* EXCERPTED PASSAGE *
=== Begin Enclosure ===

Just like Bosnia and Herzegovina, Serbia has not imposed sanctions on Russia. As an EU candidate country, its policy should be aligned to that of the bloc. The authorities in Belgrade seem to ignore pressure from Brussels. “The countries that bombed us, I would not say that they have the moral right to ask us to join their own sanctions policy,” Aleksandar Vulin, Serbia’s interior minister, was quoted as saying.
As for the Russia-Ukraine war, Serbia insists on Ukraine’s territorial integrity. Serbia sees Ukrainian efforts to keep Donbas as tantamount to its attempts to maintain Kosovo within its borders. Serbian senior officials and many people seem upset about the West’s double standards regarding international law, notably the right of the state to remain as one with the same territorial boundaries.
Moscow is igniting its anti-Western rhetoric, showing itself as a “defender” of Serbian national interests in the Western Balkans. Having annexed the Crimean peninsula, Russia referred to the Kosovo precedent in the secession that violated the right to territorial integrity. In Kosovo, Moscow is seeking to drive a wedge between Kosovo and Serbia to compromise the latter’s position vis-a-vis the European Union. Pristina and Belgrade must recognize each other in order to join the European Union. Tensions between Serbia and Kosovo––as in Bosnia and Herzegovina––could engage NATO states whose attention will then be steered away from Ukraine. Now when Kyiv gets weapons from the West, any attempt to divert the bloc’s attention from Ukraine while paying it to the Western Balkans could be an extra point for the Kremlin.
Kremlin’s restricted sphere of influence
What was Russia’s biggest failure in the Western Balkans was the NATO invitation for Montenegro and North Macedonia. With a cultural and religious link, Moscow has treated both states as its possible sphere of influence. The economy of Montenegro largely depends on tourism––many Russian visitors have visited the country in the last decade under the visa-free regime. In addition, Russia was the number one investor in Montenegro, benefiting from the country’s liberal investment law. Wealthy Russians have become increasingly interested in “golden passports”––programs that allow them to obtain residence in Montenegro for all those who poured at least €450,000 into the country’s economy.
Montenegro introduced sanctions on Russia that were similar to the EU’s ones following Moscow’s invasion of Ukraine that hit a blow to tourism in Montenegro. The country struggled to blacklist Russian companies amid its some political chasms inside where a couple of parties exhibit pro-Russian attitudes. Montenegro adopted sanctions against Russia on April 8 following U.S. calls to blacklist Russia as a gesture of solidarity with the European Union and NATO (Podgorica has been a member of the military bloc since 2016). In Montenegro, a political debate ensued on whether to sanction Russia or not. Fractures ran alongside pro-European parties, including United Reform Action led by Montenegro’s incumbent prime minister Dritan Abazović (in office since April 28), and people loyal to Zdravko Krivokapić, former PM and founder of the Ne damo Crnu Goru (“We won’t give up Montenegro”) party established in support of the Serbian Orthodox Church.

=== End Enclosure ===

* ASSIGNED TASK *
In the passage on Russia and the Western Balkans, condense the paragraph that begins "What was Russia's biggest failure" into a short bulleted list that keeps its main facts.

* GIVEN INFORMATION *

=== Begin Enclosure ===

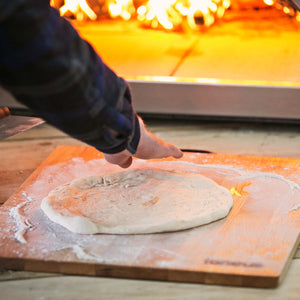 A photo showing pizza dough on top of the igneus pizza oven prep board with a lit pizza oven outdoor in the background.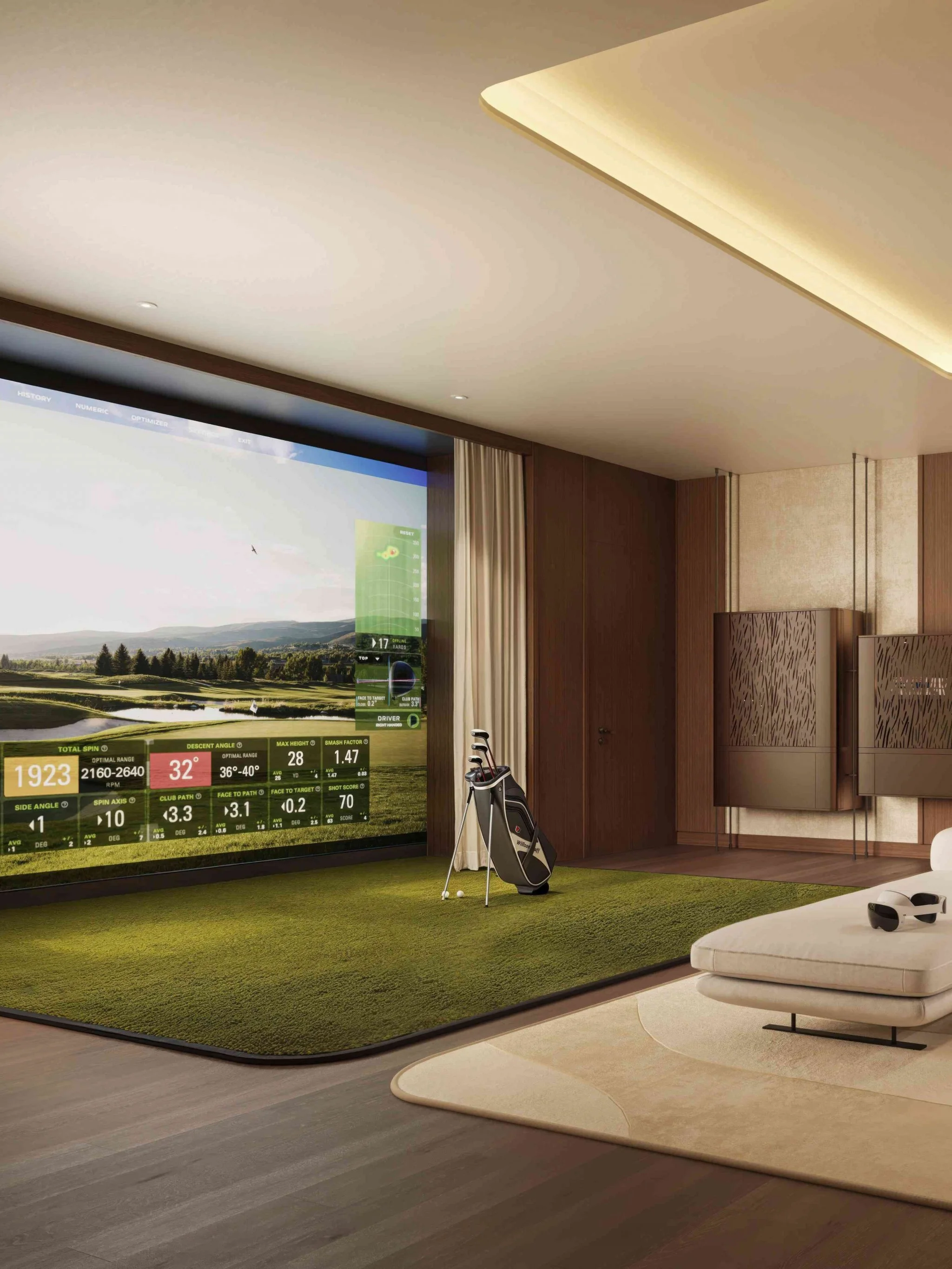 A home golf simulator room featuring a large screen displaying a golf course, a golf bag with clubs, a sofa with headphones, and a green carpeted area for swinging golf shots.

=== End Enclosure ===

* RESULT OF THIS EXERCISE *
- Russia's biggest failure in the Western Balkans was NATO's invitation to Montenegro and North Macedonia.
- Because of cultural and religious links, Moscow had treated both states as a possible sphere of influence.
- Montenegro's economy depends heavily on tourism, and many Russians visited over the last decade under a visa-free regime.
- Russia was Montenegro's top investor, benefiting from the country's liberal investment law.
- Wealthy Russians grew interested in "golden passports," which grant residence in Montenegro for investing at least €450,000.